Today at around 7:25 AM Eastern Standard Time in the town of Punxsutawney, Pennsylvania, a groundhog named Phil will emerge from his habitat. According to tradition, if he sees his shadow and retreats, there will be six more weeks of winter, but if he stays outside, spring is here!
These days, the process is even more arbitrary than that. Phil is pulled out of a large fake stump and asked to choose between two scrolls, which the MC will then read from. If he shows no obvious preference, the President of the Groundhog Club's Inner Circle, which is as much of an old boys' club as you'd imagine, makes an "interpretation." You can see the 2008 interpretation, the best representation of its arbitrary nature that I could find, here.
The tradition, which basically exists because February 2 is halfway in between the winter solstice and the spring equinox, has been ongoing at Gobbler's Knob (no, really) since 1887. It's goofy and light-hearted fun on the order of an octopus predicting the outcomes of World Cup matches, but at least the octopus' handlers aren't wearing top hats. Presumably they weren't in 1887, either.
Such is the setting for Harold Ramis' 1993 film Groundhog Day, in which the uncomparable Bill Murray, a grumpy meteorologist who hates that people enjoy such buffoonery, is stuck reliving the day over and over again.* The film is a wonderfully constructed commentary on the droll of day-to-day life. There are numerous scenes that pack an emotional punch, but none better than when a distraught Murray whines about his predicament to some fellow barflys in a bowling alley: "What would you do if you were stuck in one place and every day was exactly the same and nothing that you did mattered?" The drunk's response? "That about sums it up for me."
*Some people estimate that Murray's character Phil Connors spent over 10,000 days repeating the same day over and over, given his expert piano playing (with just 1 hour lesson a day!), ice sculpting, familiarity with every person in town, etc. Ramis himself estimated 10 years.
Punxsutawney Phil has a horrible track record, having predicted the state of the local climate correctly just 39% of the time in a coin flip proposition. Ramis, on the other hand, has managed to correctly and unwittingly prognosticate the state of being a Newcastle United fan 20+ years in the future. On this Transfer Deadline Day, which happens to coincide with this peculiar holiday that has somehow transcended Polar Bear Day (February 27) and National Mincemeat Day (October 26) on the American calendar, our own groundhog will emerge from his habitat. He will be wearing a yellow tie, and he will either tell us that Newcastle United have done nothing or that they have sold one of their best players. Tomorrow, we will wake up, the clock will hit 6:00, Sonny and Cher will be singing, and then we'll hear some banter that isn't any different than it was the day before. Some of the details will change, but
Ned Ryerson Lee Charnley will always be there, ready to sell us life insurance a line about the attractiveness of the January window.

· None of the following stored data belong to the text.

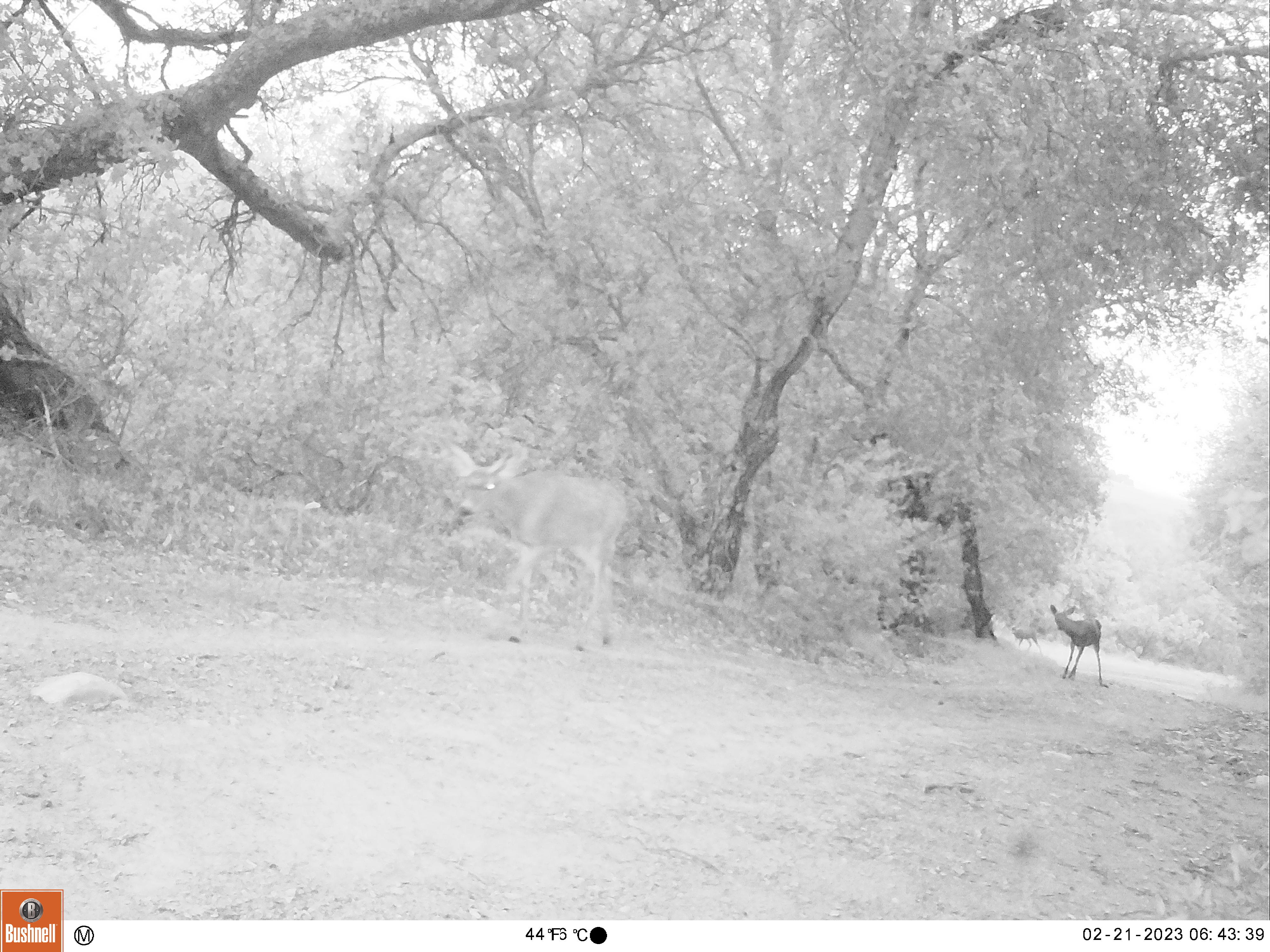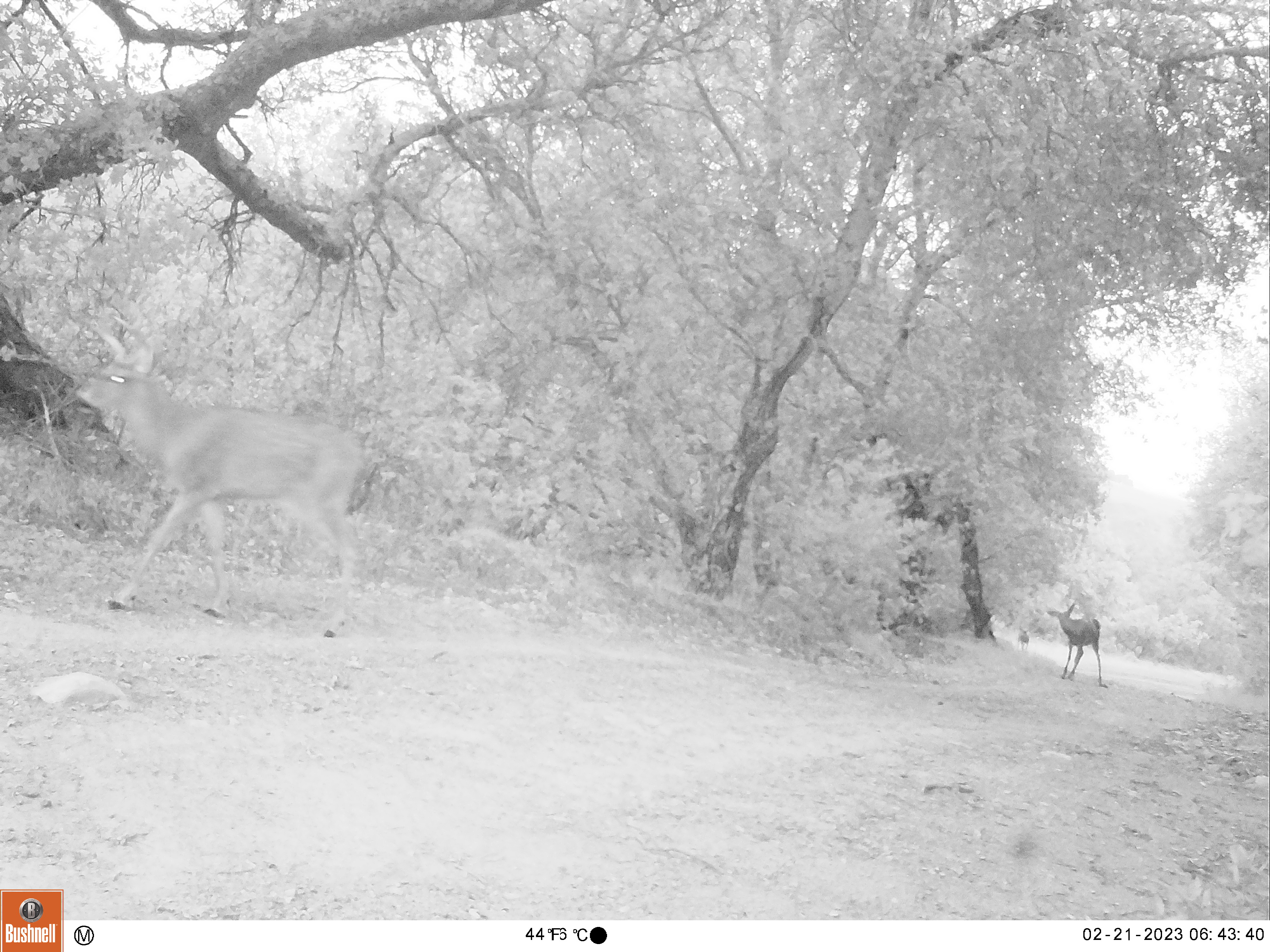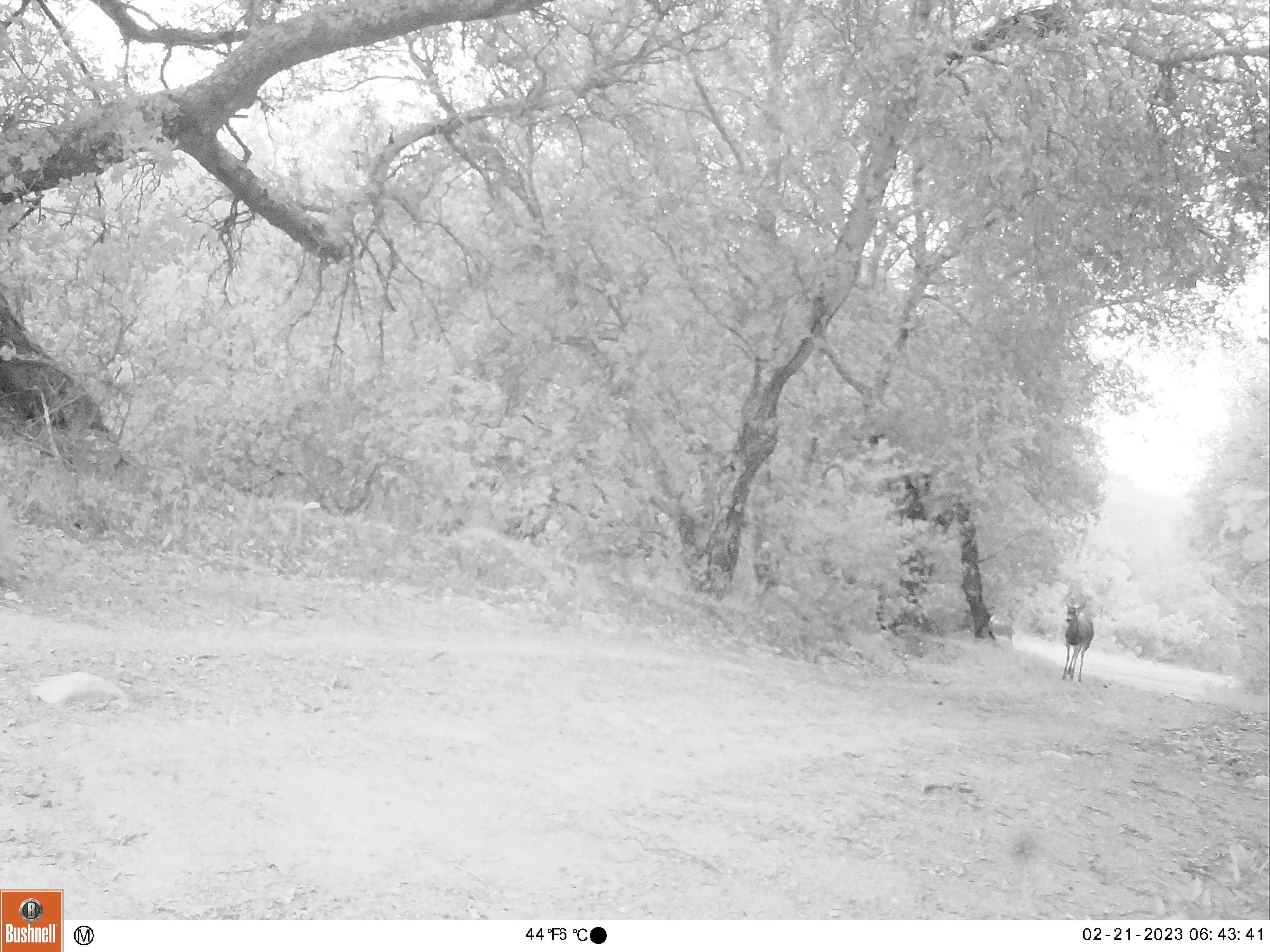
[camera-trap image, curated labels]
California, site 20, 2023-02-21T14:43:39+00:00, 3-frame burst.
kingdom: Animalia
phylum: Chordata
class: Mammalia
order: Artiodactyla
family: Cervidae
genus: Odocoileus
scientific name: Odocoileus hemionus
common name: mule deer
Mule deer (Odocoileus hemionus).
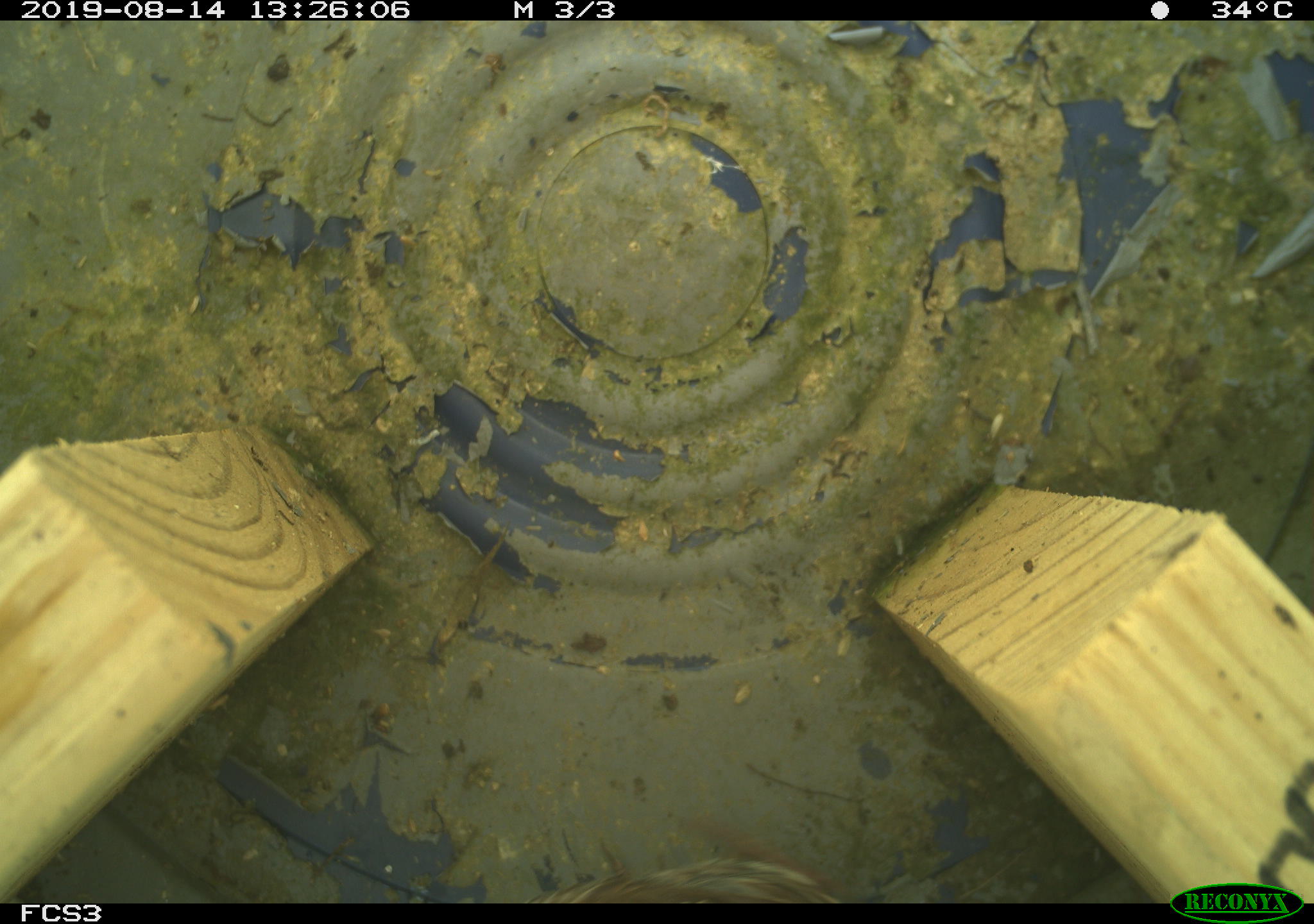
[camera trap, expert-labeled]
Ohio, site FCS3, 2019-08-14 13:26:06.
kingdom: Animalia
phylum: Chordata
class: Aves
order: Passeriformes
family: Passerellidae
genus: Melospiza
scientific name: Melospiza melodia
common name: song sparrow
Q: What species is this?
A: Song sparrow (Melospiza melodia).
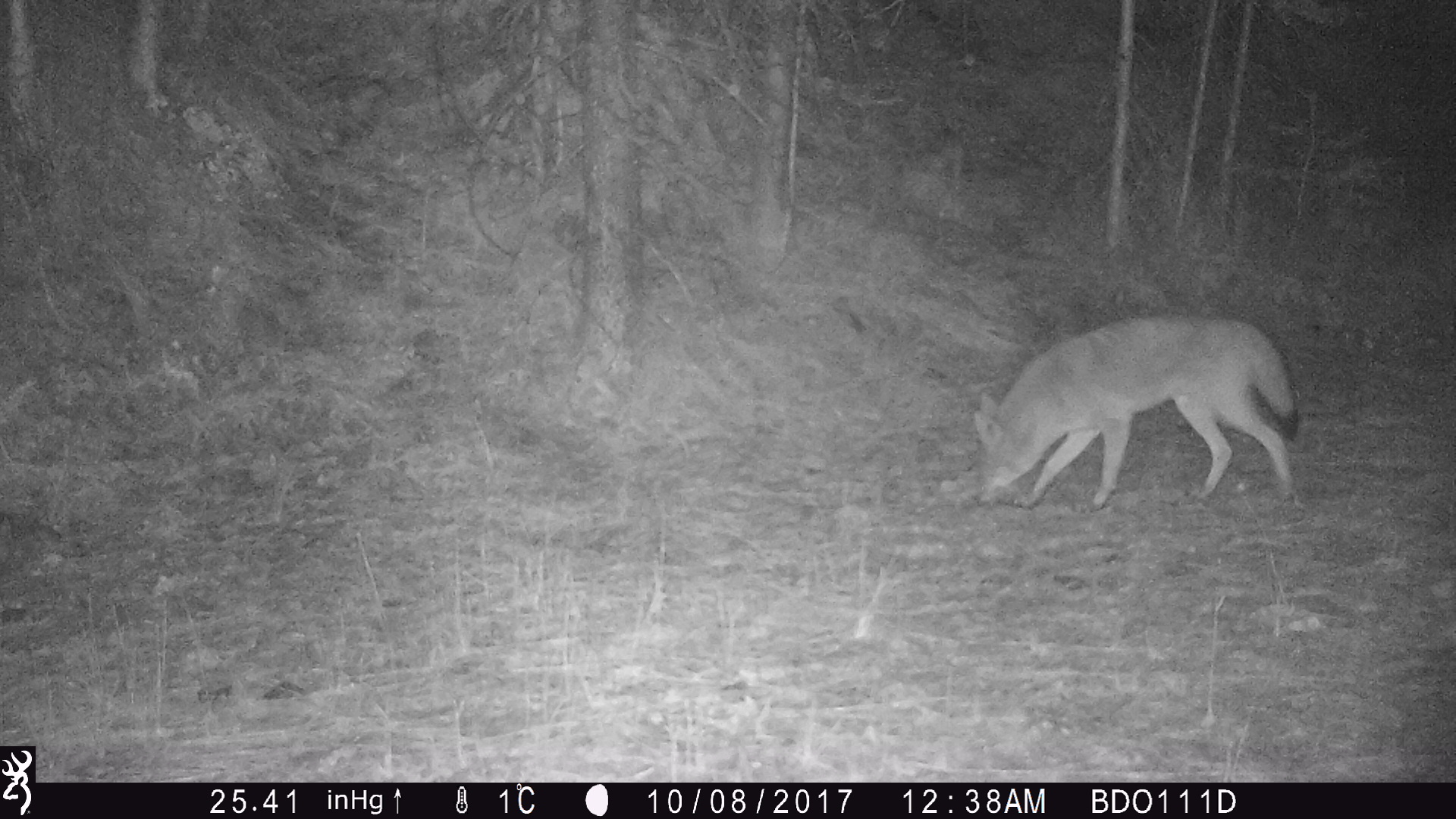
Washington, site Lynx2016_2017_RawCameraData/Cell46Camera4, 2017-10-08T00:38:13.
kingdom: Animalia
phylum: Chordata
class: Mammalia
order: Carnivora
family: Canidae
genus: Canis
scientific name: Canis latrans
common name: coyote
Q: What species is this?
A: Canis latrans (coyote).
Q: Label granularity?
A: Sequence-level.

Nothing ever changes. The way Mike Ashley's Newcastle United conducts business is well-documented and in some ways admirable. That business model will not translate into appreciable success on the pitch, at least not from February through May. Phil Connors was a fool to expect anything different, and eventually he accepted his fate. The analogy breaks down here, because once he finally made a personal breakthrough, Connors was released from his personal hell. There is no indication that a return to transfer window glory is anywhere close to the horizon, and so Newcastle fans must continue to suffer. If he really relived Groundhog Day 10,000 times, then there are only 7,189 left in Mike Ashley's reign.
That's just enough time to learn French.